=== PROVIDED ENTRIES ===

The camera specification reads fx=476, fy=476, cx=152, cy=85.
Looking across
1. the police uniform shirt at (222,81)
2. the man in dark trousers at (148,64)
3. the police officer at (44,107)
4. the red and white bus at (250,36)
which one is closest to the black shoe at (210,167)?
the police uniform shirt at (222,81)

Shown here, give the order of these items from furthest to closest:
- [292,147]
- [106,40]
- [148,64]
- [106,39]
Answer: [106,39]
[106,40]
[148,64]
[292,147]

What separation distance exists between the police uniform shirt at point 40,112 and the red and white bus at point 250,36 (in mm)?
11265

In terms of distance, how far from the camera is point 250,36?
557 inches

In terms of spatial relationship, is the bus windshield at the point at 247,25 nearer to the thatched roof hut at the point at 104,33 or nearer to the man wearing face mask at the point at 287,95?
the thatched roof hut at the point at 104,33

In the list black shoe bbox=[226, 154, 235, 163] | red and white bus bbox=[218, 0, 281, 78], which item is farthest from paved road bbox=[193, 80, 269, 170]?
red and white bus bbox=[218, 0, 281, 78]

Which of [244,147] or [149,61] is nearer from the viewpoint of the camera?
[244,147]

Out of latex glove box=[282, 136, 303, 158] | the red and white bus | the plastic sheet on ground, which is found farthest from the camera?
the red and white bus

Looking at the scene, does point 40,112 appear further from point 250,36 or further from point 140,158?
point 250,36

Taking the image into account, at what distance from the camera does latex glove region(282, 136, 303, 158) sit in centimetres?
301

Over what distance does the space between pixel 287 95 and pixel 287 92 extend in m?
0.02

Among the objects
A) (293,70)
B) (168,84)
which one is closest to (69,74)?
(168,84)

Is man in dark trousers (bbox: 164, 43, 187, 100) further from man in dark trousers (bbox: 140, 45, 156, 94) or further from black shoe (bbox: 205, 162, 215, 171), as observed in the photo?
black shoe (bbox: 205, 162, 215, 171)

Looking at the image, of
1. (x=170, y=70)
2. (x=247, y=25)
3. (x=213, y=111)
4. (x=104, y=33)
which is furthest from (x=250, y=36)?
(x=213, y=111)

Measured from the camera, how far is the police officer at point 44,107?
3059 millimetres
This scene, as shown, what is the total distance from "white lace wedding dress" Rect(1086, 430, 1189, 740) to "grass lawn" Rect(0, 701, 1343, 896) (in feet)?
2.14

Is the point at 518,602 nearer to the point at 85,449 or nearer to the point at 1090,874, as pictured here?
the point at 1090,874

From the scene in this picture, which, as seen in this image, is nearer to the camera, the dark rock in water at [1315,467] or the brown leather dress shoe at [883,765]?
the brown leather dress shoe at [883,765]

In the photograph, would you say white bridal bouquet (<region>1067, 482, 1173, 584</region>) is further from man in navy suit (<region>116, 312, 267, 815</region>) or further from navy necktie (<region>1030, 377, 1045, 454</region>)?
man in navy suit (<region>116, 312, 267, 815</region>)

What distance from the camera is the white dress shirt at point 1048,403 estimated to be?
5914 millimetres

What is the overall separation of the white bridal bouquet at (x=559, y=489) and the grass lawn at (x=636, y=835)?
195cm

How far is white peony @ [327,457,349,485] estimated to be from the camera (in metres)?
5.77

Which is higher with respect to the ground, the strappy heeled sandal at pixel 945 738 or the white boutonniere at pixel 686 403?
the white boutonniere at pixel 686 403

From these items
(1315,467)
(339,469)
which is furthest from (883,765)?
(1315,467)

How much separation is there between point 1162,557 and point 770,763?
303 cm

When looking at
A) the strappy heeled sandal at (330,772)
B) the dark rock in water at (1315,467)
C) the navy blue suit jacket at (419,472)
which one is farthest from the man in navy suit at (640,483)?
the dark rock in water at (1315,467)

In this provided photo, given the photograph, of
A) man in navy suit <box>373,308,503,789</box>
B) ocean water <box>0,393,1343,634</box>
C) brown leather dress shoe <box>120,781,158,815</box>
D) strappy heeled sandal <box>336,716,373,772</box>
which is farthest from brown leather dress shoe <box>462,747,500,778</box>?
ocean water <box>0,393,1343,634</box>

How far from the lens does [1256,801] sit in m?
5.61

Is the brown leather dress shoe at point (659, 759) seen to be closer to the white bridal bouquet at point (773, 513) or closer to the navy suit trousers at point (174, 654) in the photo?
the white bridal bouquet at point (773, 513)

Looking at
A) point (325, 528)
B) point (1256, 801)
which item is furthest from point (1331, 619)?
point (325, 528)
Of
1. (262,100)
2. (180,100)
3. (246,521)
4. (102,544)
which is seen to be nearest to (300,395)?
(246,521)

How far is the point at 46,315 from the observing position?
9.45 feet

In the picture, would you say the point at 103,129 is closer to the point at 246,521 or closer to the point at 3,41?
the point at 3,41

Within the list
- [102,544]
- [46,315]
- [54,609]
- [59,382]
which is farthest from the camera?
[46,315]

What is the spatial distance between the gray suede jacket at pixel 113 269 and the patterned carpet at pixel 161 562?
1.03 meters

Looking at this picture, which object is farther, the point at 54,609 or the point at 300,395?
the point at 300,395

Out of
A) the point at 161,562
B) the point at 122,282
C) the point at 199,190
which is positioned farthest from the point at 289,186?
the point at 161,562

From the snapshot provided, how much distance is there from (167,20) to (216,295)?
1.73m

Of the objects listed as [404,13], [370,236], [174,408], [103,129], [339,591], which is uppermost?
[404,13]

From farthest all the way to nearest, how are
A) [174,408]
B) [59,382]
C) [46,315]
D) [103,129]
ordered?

===

§ WHAT THE TASK REQUIRES
Can you reproduce all of the records above word for word, with nothing changed?

§ EXERCISE OUTPUT
The camera specification reads fx=476, fy=476, cx=152, cy=85.
Looking across
1. the police uniform shirt at (222,81)
2. the man in dark trousers at (148,64)
3. the police officer at (44,107)
4. the red and white bus at (250,36)
which one is closest to the black shoe at (210,167)?
the police uniform shirt at (222,81)

Shown here, give the order of these items from furthest to closest:
- [292,147]
- [106,40]
- [148,64]
- [106,39]
Answer: [106,39]
[106,40]
[148,64]
[292,147]

What separation distance exists between the police uniform shirt at point 40,112 and the red and white bus at point 250,36 (in mm)?
11265

In terms of distance, how far from the camera is point 250,36?
557 inches

In terms of spatial relationship, is the bus windshield at the point at 247,25 nearer to the thatched roof hut at the point at 104,33 or nearer to the man wearing face mask at the point at 287,95?
the thatched roof hut at the point at 104,33

In the list black shoe bbox=[226, 154, 235, 163] | red and white bus bbox=[218, 0, 281, 78], which item is farthest from paved road bbox=[193, 80, 269, 170]?
red and white bus bbox=[218, 0, 281, 78]

Which of [244,147] or [149,61] is nearer from the viewpoint of the camera?
[244,147]

Out of latex glove box=[282, 136, 303, 158] | the red and white bus | the plastic sheet on ground, which is found farthest from the camera?
the red and white bus

Looking at the scene, does point 40,112 appear further from point 250,36 or further from point 140,158?
point 250,36

Taking the image into account, at what distance from the camera does latex glove region(282, 136, 303, 158) sit in centimetres?
301

Over what distance does the space between pixel 287 95 and pixel 287 92 extend in m?
0.02

Among the objects
A) (293,70)
B) (168,84)
which one is closest to (69,74)?
(168,84)

Is man in dark trousers (bbox: 164, 43, 187, 100) further from man in dark trousers (bbox: 140, 45, 156, 94) or further from black shoe (bbox: 205, 162, 215, 171), as observed in the photo?
black shoe (bbox: 205, 162, 215, 171)

Looking at the image, of
1. (x=170, y=70)
2. (x=247, y=25)
3. (x=213, y=111)
4. (x=104, y=33)
which is furthest from (x=250, y=36)?
(x=213, y=111)

Measured from the camera, how far is the police officer at point 44,107?
3059 millimetres
This scene, as shown, what is the total distance from "white lace wedding dress" Rect(1086, 430, 1189, 740) to "grass lawn" Rect(0, 701, 1343, 896) (in feet)?
2.14

Is the point at 518,602 nearer to the point at 85,449 or nearer to the point at 1090,874, as pictured here?
the point at 1090,874

From the scene in this picture, which, as seen in this image, is nearer to the camera, the dark rock in water at [1315,467] or the brown leather dress shoe at [883,765]?
the brown leather dress shoe at [883,765]

In the photograph, would you say white bridal bouquet (<region>1067, 482, 1173, 584</region>) is further from man in navy suit (<region>116, 312, 267, 815</region>) or further from navy necktie (<region>1030, 377, 1045, 454</region>)?
man in navy suit (<region>116, 312, 267, 815</region>)

What distance from the camera is the white dress shirt at point 1048,403 estimated to be?
5914 millimetres

What is the overall separation of the white bridal bouquet at (x=559, y=489) and the grass lawn at (x=636, y=835)?
195cm

How far is white peony @ [327,457,349,485] estimated to be from the camera (in metres)?
5.77

Which is higher with respect to the ground, the strappy heeled sandal at pixel 945 738 or the white boutonniere at pixel 686 403?
the white boutonniere at pixel 686 403

From these items
(1315,467)
(339,469)
which is furthest from (883,765)?
(1315,467)

How much separation is there between point 1162,557 and point 770,763?
303 cm

When looking at
A) the strappy heeled sandal at (330,772)
B) the dark rock in water at (1315,467)
C) the navy blue suit jacket at (419,472)
which one is farthest from the man in navy suit at (640,483)?
the dark rock in water at (1315,467)

In this provided photo, given the photograph, of
A) man in navy suit <box>373,308,503,789</box>
B) ocean water <box>0,393,1343,634</box>
C) brown leather dress shoe <box>120,781,158,815</box>
D) strappy heeled sandal <box>336,716,373,772</box>
which is farthest from brown leather dress shoe <box>462,747,500,778</box>?
ocean water <box>0,393,1343,634</box>

How far from the lens does [1256,801] sit in m?
5.61

Is the brown leather dress shoe at point (659, 759) seen to be closer to the white bridal bouquet at point (773, 513) or closer to the navy suit trousers at point (174, 654) in the photo?
the white bridal bouquet at point (773, 513)

Looking at
A) point (325, 528)
B) point (1256, 801)
which item is furthest from point (1331, 619)?
point (325, 528)
Of
1. (262,100)
2. (180,100)
3. (246,521)
4. (102,544)
which is seen to be nearest to (300,395)?
(246,521)

How far is the point at 46,315 from the observing position?
9.45 feet

In the picture, would you say the point at 103,129 is closer to the point at 246,521 or closer to the point at 3,41?
the point at 3,41

Within the list
- [102,544]
- [46,315]
- [54,609]
- [59,382]
which is farthest from the camera?
[46,315]

What is the spatial distance between the gray suede jacket at pixel 113 269 and the patterned carpet at pixel 161 562?
1.03 meters

Looking at this picture, which object is farther, the point at 54,609 or the point at 300,395?
the point at 300,395

Out of
A) the point at 161,562
B) the point at 122,282
C) the point at 199,190
which is positioned farthest from the point at 289,186?
the point at 161,562

From the snapshot provided, how much distance is there from (167,20) to (216,295)?
1.73m

Of the objects listed as [404,13], [370,236], [174,408], [103,129], [339,591], which is uppermost?
[404,13]

From farthest all the way to nearest, how are
A) [174,408]
B) [59,382]
C) [46,315]
D) [103,129]
ordered?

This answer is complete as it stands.